Employees . The Executive, during the
Restricted Period, shall not, either directly or indirectly, call
on, solicit or attempt to induce any other officer, employee or
independent contractor of the Company or its affiliates with whom
the Executive had contact, knowledge of, or association at any time
during the twelve (12) month period immediately preceding the
beginning of the Restricted Period, to terminate his or her
employment or business relationship with the Company or its
affiliates and shall not assist any other person or entity in such
a solicitation.
d.
Non-Compete . The Executive and the Company
agree that (a) the Company is engaged in the family
entertainment resort business featuring indoor waterparks, which
shall be referred to as the “Business,” (b) the
Business can be conducted anywhere, (c) the Business can be
and is available to any person or entity with access to sufficient
capital, (d) the Business consequently has no geographic
boundary or limitation, (e) the Executive was intimately
involved in the Business wherever it operates, and (f) this
Section 3(d) is intended to provide fair and reasonable protection
to the Company in light of the unique circumstances of the
Business. The Executive therefore agrees that the Executive shall
not, for the one (1) year period which starts on the date of
this Agreement, compete with the Company within fifty
(50) miles of a location where the Company conducts its
Business or is planning to conduct its Business; provided, however,
the Executive may own up to five percent (5%) of the stock of a
publicly traded company that engages in such competitive business
so long as the Executive is only a passive investor and is not
actively involved in the company in any way.

_Information provided_
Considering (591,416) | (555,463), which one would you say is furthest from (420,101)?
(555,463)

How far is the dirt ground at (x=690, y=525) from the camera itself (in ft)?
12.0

_Exercise set_
**A.** According to the employment agreement excerpt, what business is the Company engaged in?
**B.** Repeat part of the employment agreement excerpt, beginning at the words "Employees . The" and stopping after the words "a solicitation.".
**C.** Go on with the employment agreement excerpt from the point where it stops.
The data has no connection to the employment agreement excerpt.

_Task responses_
**A.** The family entertainment resort business featuring indoor waterparks.

**B.**
Employees . The Executive, during the
Restricted Period, shall not, either directly or indirectly, call
on, solicit or attempt to induce any other officer, employee or
independent contractor of the Company or its affiliates with whom
the Executive had contact, knowledge of, or association at any time
during the twelve (12) month period immediately preceding the
beginning of the Restricted Period, to terminate his or her
employment or business relationship with the Company or its
affiliates and shall not assist any other person or entity in such
a solicitation.

**C.**
e.
Remedy for Breach . The Executive agrees that
the remedies at law of the Company for any actual or threatened
breach by Executive of the covenants in this Section 3 would
be inadequate and that the Company shall be entitled to specific
performance of the covenants in this Section 3, including
entry of an ex parte, temporary restraining order in state or
federal court, preliminary and permanent injunctive relief against
activities in violation of this Section 3, or both, or other
appropriate judicial remedy, writ or order, in addition to any
damages and legal expenses which the Company may be legally
entitled to recover. The Executive acknowledges and agrees that the
covenants in this Section 3 shall be construed as agreements
independent of any other provision of this or any other agreement
between the Company and the Executive, and that the existence of
any claim or cause of action by the Executive against the Company,
whether predicated upon this Agreement or any other agreement,
shall not constitute a defense to the enforcement by the Company of
such covenants.
4. Consideration
.
a. In
consideration of the execution and performance of this Agreement by
the Executive, and subject to the remaining provisions of this
Section 4, the Executive will receive from the Company the
following severance payments and benefits. The Company shall pay to
the Executive cash totaling $825,000, payable in a lump sum within
five days of expiration of the 7-day revocation period referred to
in Section 6 hereof.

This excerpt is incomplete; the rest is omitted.